The Gorilla Armor glass deserves specific credit here. After two-plus years of real-world use — including, apparently, a full tumble down a flight of stairs onto a hard floor — the display on review units has emerged without a scratch or crack. That’s not a marketing talking point; it’s the kind of durability that most phones, including many newer ones, can’t match. The fact that the Samsung Galaxy S24 Ultra still looks pristine under those conditions says something concrete about how Samsung engineered the outer shell.

The display itself remains genuinely excellent. At 2,400 nits peak brightness, it’s technically behind the Pixel 10 Pro XL’s 3,300 nits, but in practical outdoor conditions, the gap is largely irrelevant. And context matters here: the Galaxy S26 Ultra has attracted criticism for display inconsistencies since launch, which makes the S24 Ultra’s screen look even more dependable by comparison. It’s a strange position to be in — where a two-year-old phone’s display is arguably the safer choice over its own successor.
Samsung Galaxy S24 Ultra Performance: How Does Snapdragon 8 Gen 3 Hold Up?
The Snapdragon 8 Gen 3 inside the Samsung Galaxy S24 Ultra is now two chip generations behind Qualcomm’s current lineup, which on paper should translate into a noticeable performance gap. In practice? Not quite. Running the S24 Ultra through Geekbench 6 and PCMark benchmarks alongside the Pixel 10 Pro XL — which runs Google’s Tensor G5 — tells a story that’s more complicated than the spec sheets suggest.
On single-core CPU tasks, the Snapdragon 8 Gen 3 goes essentially toe-to-toe with Tensor G5. On multi-core workloads and productivity-heavy processing, it actually pulls ahead. That’s a remarkable result for a chip that’s supposed to be obsolete. GPU performance follows a similar pattern: the Samsung Galaxy S24 Ultra opens with a higher score in stress tests, dips a little under sustained load, but stays within a tight margin of the Pixel — both in score and thermals.

The real-world translation of those numbers is what matters most, though. Apps open fast. Gestures are instant. Multitasking — especially after the One UI 8.5 update — feels as fluid as anything on a 2026 device. If you handed this phone to someone who’d never seen it before and told them it launched in January 2024, they probably wouldn’t believe you.

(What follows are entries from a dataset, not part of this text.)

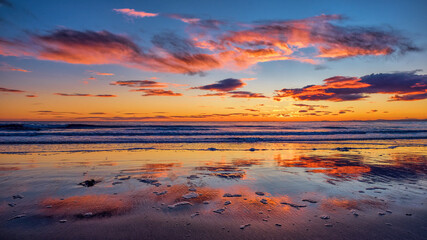 Sunrise over the North Sea off Brora beach in the Highlands with dawn colors reflected in wet sand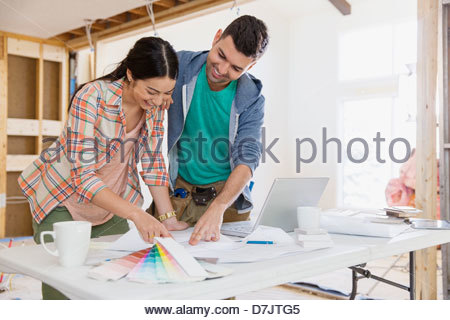 Couple discussing home designs in kitchen - Stock Photo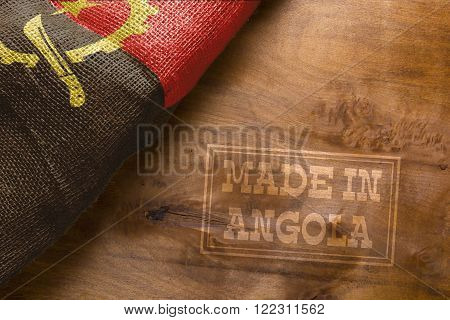 Made in Angola. The national flag of Angola stylized sackcloth.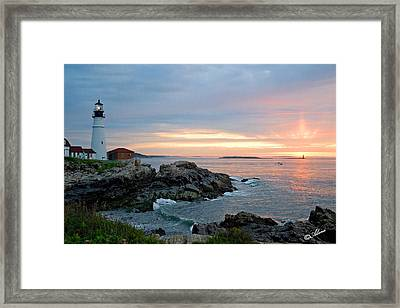 Framed Print featuring the photograph Sunrise At Portland Head Lighthouse by Alana Ranney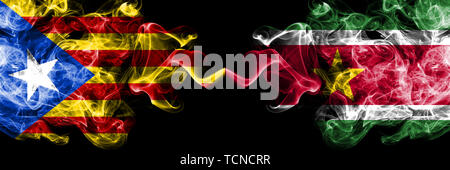 Catalonia vs Suriname, Surinamese smoke flags placed side by side. Thick colored silky smoke flags of Catalonia and Suriname, Surinamese - Stock Photo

Battery Life and Charging Still Competitive in the US Market
The 5,000mAh cell in the Samsung Galaxy S24 Ultra isn’t the biggest battery in the room anymore — silicon-carbon chemistry has allowed rivals like Xiaomi, HONOR, and OnePlus to pack significantly larger capacities into slimmer frames. But for a phone sold in the US market, where those competitors have limited reach, the S24 Ultra’s battery story is still strong.
Benchmark testing shows the S24 Ultra outlasting the Pixel 10 Pro XL on video playback by a notable margin. For video recording, camera use, web browsing, and video calls, the two phones are within margin-of-error territory of each other. When the battery is flat, 45W wired charging fills it back up in around 62 minutes — roughly 15 minutes faster than the Pixel, and it runs slightly cooler during the process. None of those numbers are going to make Xiaomi nervous, but they’re perfectly solid for the segment.
The Camera Problem Samsung Still Hasn’t Fixed
Here’s where things get genuinely frustrating. The Samsung Galaxy S24 Ultra has never been a bad camera phone — in good light, with a cooperative subject, it produces excellent images. But it’s carried two specific problems since launch, and two years of software updates haven’t resolved either of them.
The first is shutter lag. Press the capture button and the photo gets taken roughly half a second later than you’d expect. That half-second is everything when you’re shooting a candid moment, a child mid-laugh, or a pet that’s never still. You miss the shot consistently. The second problem is slow shutter speed in low light. Where phones like the Pixel use computational photography to freeze motion quickly even in dim conditions, Samsung tends to keep the shutter open longer — which means blur, and lots of it, the moment your subject moves even slightly.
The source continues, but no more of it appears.